• Excerpt provided:
= = = =

Panel debates how to best give retirement clients ‘a license to spend’
Michael Finke and David Blanchett enjoy a symbiotic relationship as they jointly study retirement security issues. Their goals are in harmony. They bring different perspectives – Finke is an academic while Blanchett is managing director and head of retirement research for PGIM DC Solutions.
More importantly, both have parents struggling through the same issues they are advancing solutions for: financial insecurity in retirement.
Blanchett and Finke, professor and Frank M. Engle Chair of Economic Security Research at the American College of Financial Services, joined a panel discussion last week at the Alliance for Lifetime Income's 2024 Protected Retirement Summit.
They were joined on stage by Finke's mother Mary, the "inspiration" for her son's latest research, he said. Finke recalled Mary's early retirement when she lived on a pension and drove a "practical" Volkswagon station wagon.
But after an emissions scandal, Volkswagon bought back hundreds of thousands of its diesel-powered vehicles, including Mary's station wagon. Finke encouraged his mother to splurge and buy the Mercedes she had always wanted, but she disagreed.
"It would require spending more than she was getting in her pension," he said. "When you have these kind of big expenses that required her to dip into savings, she felt like it was different than spending money out of income. That created a lot of questions in my mind. What if she would have taken a portion of her savings and bought herself a lifetime income?"
A license to spend in retirement
Finke and Blanchett are frequent collaborators on retirement financial topics. Most recently, they co-authored the summer 2024 study, Guaranteed Income: A License to Spend, examining how Americans are far more likely to achieve their lifestyle goals in retirement through annuitized income, overcoming the uncertainty of life expectancy and the reluctance to spend down savings.
The study focuses on the challenge Americans face when determining how much they're able to spend from their investments each year in retirement – an inherently difficult task given that both the length of retirement and returns on assets are unknown. A retiree can either spend generously and risk outliving their savings or spend conservatively and miss out on the lifestyle they envisioned. A retiree who is concerned about outliving their savings will spend less.

= = = =

• Data provided:
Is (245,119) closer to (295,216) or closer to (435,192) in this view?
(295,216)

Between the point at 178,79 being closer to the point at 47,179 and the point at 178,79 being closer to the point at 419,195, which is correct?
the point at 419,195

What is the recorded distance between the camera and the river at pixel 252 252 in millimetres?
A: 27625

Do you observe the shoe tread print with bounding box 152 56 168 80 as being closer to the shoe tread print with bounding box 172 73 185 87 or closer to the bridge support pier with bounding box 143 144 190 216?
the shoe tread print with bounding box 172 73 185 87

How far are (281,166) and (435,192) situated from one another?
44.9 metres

= = = =

Continue the article on retirement clients and a license to spend, picking up right after its last sentence. The entries play no part in what is asked here.

Blanchett and Finke find that every $1 of assets converted to guaranteed income could result in roughly twice the equivalent spending compared to money left invested in a portfolio. This effect suggests that the explanation for underspending of non-annuitized savings among retirees is likely both a behavioral and a rational response to longevity risk.
Blanchett's parents are both retired career educators. After teaching for nearly three decades, they retired and still only spend their pension income, Blanchett said.
"I'll tell them, 'You can spend more than what you spend,' and they just don't want to do that," he said. "I think that this is maybe a better way to think about the value of lifetime income, which is it's going to help you enjoy your retirement more."
The survey of 2,051 Americans included in Blanchett's and Finke's analysis finds that 60% of respondents would feel more comfortable spending on nonessential activities such as going on vacation or eating dinner with friends in retirement if they received an additional $10,000 of income for life than if they had an additional $140,000 of retirement savings (40.6%).
The wealth amount represented the average cost of $10,000 of annuitized income at retirement. The increased willingness to spend from income was just as high among retirees who had saved $500,000 or more.
An attitude of privation
Mary Finke came to the United States from England in 1956. Her late husband immigrated from East Germany the same year. She described their lives growing up in post-war Europe and the attitude toward life activities viewed as frivolous.
"We both became used to privation, and it was against our nature at that point to participate in a profligate kind of lifestyle. We just didn't feel comfortable doing it," she explained. "I heard about people whose grandparents died and they went in the garage, and there were a whole lifetime of empty margarine containers. ... You kept pieces of string. You kept every single nail that you didn't use."
While retirees of the Great Depression era and even World War II are dwindling, it is that kind of experience that remains common to many retirees that advisors have as clients, Mary Finke said.
Alliance research indicates that a gap exists between what advisors tell clients about protected income and what those clients hear about it.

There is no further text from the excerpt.